(ENTRIES SUPPLIED)
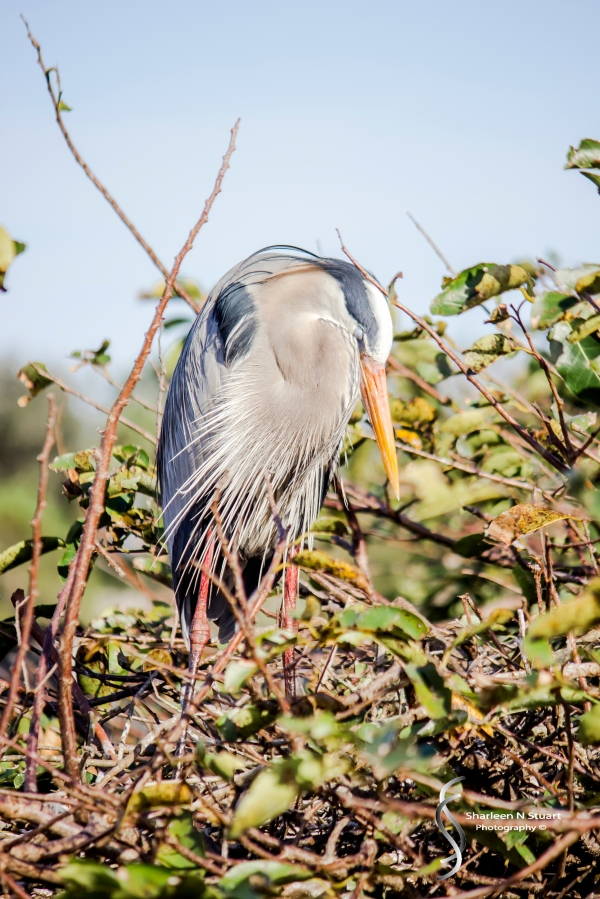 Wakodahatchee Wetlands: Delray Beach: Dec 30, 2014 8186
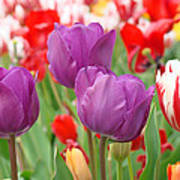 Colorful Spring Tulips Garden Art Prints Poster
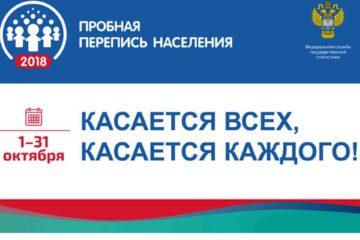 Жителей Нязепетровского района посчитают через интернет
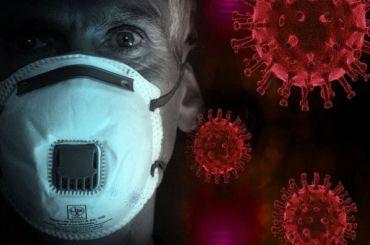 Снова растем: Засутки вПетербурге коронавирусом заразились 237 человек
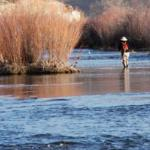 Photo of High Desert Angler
(End ENTRIES SUPPLIED)
- [WORK INSTRUCTIONS] Pictures are not part of the copy. Extract exactly the lines from the line containing "Снова растем: Засутки" through the final line of the entries above, both included.

- [SOLUTION FOR THIS PROBLEM]
 Снова растем: Засутки вПетербурге коронавирусом заразились 237 человек
 Photo of High Desert Angler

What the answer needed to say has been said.